If a draft of the report is lost and someone needs to restore it from backup, finding and reassembling the chunks scattered throughout the disk could be a lengthy process. “You can always do a slow search through all your data and eventually find it, but you want to do this at lightning speed,” says Kave Eshghi, principal research scientist at HP Labs.

StoreOnce software: Taking data deduplication to the next level


HP’s StoreOnce software, based on next-generation deduplication technology, balances the need to find data quickly with the need to conserve disk space. It does this by storing chunks of data from the same document next to each other, even if they were backed up on different days. “We pay special attention to how and where we store the chunks of data so that when you want to restore in the future your information is less fragmented,” Eshghi says.

This means a single document isn’t broken up and stored in too many places, so that “we can get a guaranteed minimum restore speed,” Lillibridge says.

A storage “amplifier” for customers

HP’s StoreOnce software, which was launched in July 2010, is sold as part of a storage appliance. It’s a box that customers can turn on and start using, says Graham Perry, lead engineer on the deduplication technology development team within HP’s StorageWorks division. This offers customers the option of backing up data that needs to be easily restored, but doesn’t necessarily require split-second access. Backing up changes made to a database from a remote office might fall into this category, Perry says.

“Customers have been asking us for an amplifier that could boost their storage capabilities,” Perry says. “That’s what data deduplication does. It allows you to store more data for less money, and it allows you to manage it in a user-friendly way.”

HP has been working on advancing this technology for some time. In July 2008, the company released a solution to help small and medium-size businesses to accelerate their backups. Since then, HP has evolved the technology to be more than six times faster and have ten times more capacity, Eshghi says.

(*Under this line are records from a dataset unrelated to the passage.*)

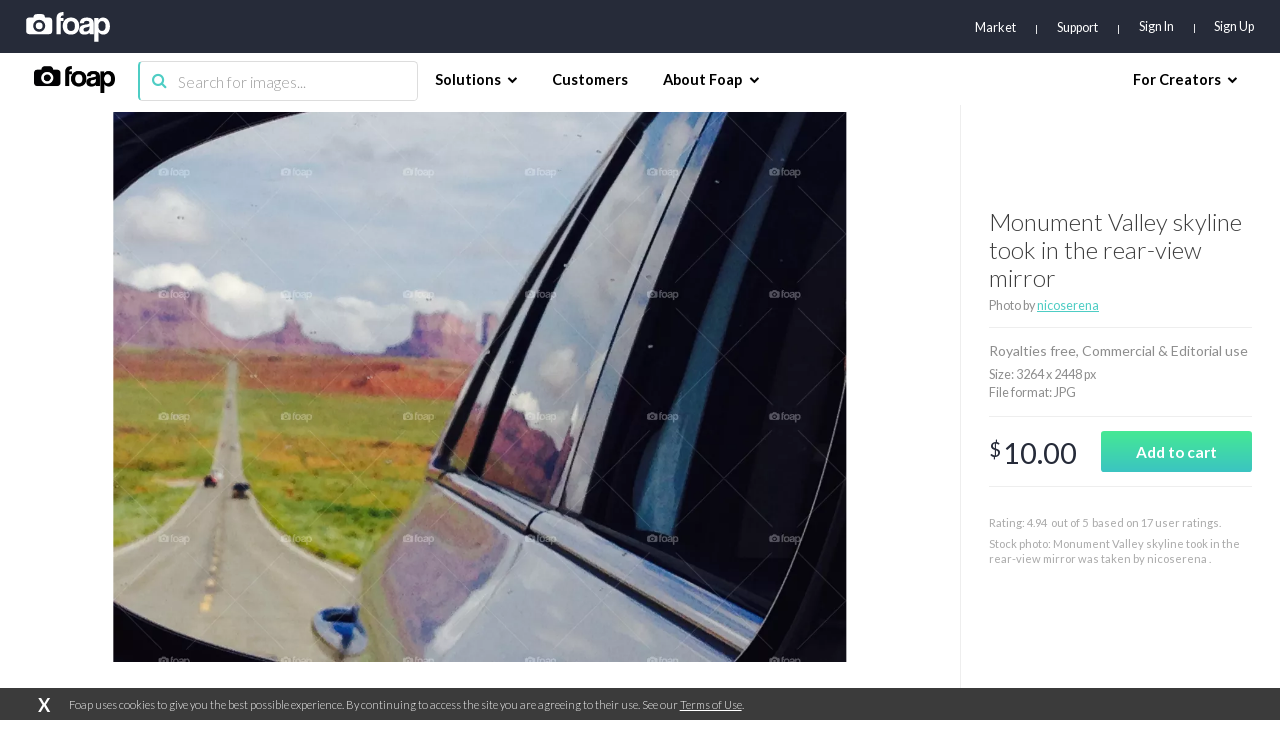

--- FILE ---
content_type: text/html; charset=utf-8
request_url: https://www.google.com/recaptcha/api2/aframe
body_size: 267
content:
<!DOCTYPE HTML><html><head><meta http-equiv="content-type" content="text/html; charset=UTF-8"></head><body><script nonce="Wy8QOvB2b0cOmFVwoOBHsA">/** Anti-fraud and anti-abuse applications only. See google.com/recaptcha */ try{var clients={'sodar':'https://pagead2.googlesyndication.com/pagead/sodar?'};window.addEventListener("message",function(a){try{if(a.source===window.parent){var b=JSON.parse(a.data);var c=clients[b['id']];if(c){var d=document.createElement('img');d.src=c+b['params']+'&rc='+(localStorage.getItem("rc::a")?sessionStorage.getItem("rc::b"):"");window.document.body.appendChild(d);sessionStorage.setItem("rc::e",parseInt(sessionStorage.getItem("rc::e")||0)+1);localStorage.setItem("rc::h",'1768662037040');}}}catch(b){}});window.parent.postMessage("_grecaptcha_ready", "*");}catch(b){}</script></body></html>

“It’s the difference between a Model T Ford and a modern Mercedes,” Perry says.

In addition, HP has improved the technology’s ease of use. HP's data deduplication technology has been re-engineered to make it easier to manage data services and backups at remote offices, for example. “It’s a massive step forward from what was offered two years ago,” Eshghi says. “StoreOnce represents an architecture that allows us to aggressively take data deduplication technology to enterprise customers.”

Eshghi says the technology also stands out because of its flexibility. “The same kind of architecture can be used in a variety of different situations,” he says, citing examples that range from data centers to remote offices with limited hardware.

HP Labs a valuable sounding board for new ideas

HP Labs has played an important role in the development of HP’s data deduplication technology. “We were working on data deduplication before backup speeds became a problem,” Eshghi says. “When we brought the idea to our colleagues working on product development, it was a perfect fit for HP’s customers and it’s now an important part of HP’s product portfolio.”

Eshghi describes the HP Labs’ relationship with HP business units as “symbiotic.”

Perry says HP Labs helps the company’s business units quickly explore the viability of new ideas. “Ideas come from all over the place, but as with everything, the devil is in the details,” he says. “The ability to vet ideas with HP Labs and quickly determine which have potential and which ones have already been explored makes us much more efficient.”

HP is looking to the future with StoreOnce, which is currently being sold in appliances with capacity for 40 terabytes of data after deduplication. That number is expected to rise to 90 terabytes in six months, and will multiply tenfold once multinode technology is ready.

“One of the big pushes will be to go from an appliance, which is made up of a single box, to clusters or federations of these boxes working in multiple-node systems,” Perry says. “The data explosion is so rapid that it’s overtaking anything that you could handle with a single piece of hardware.”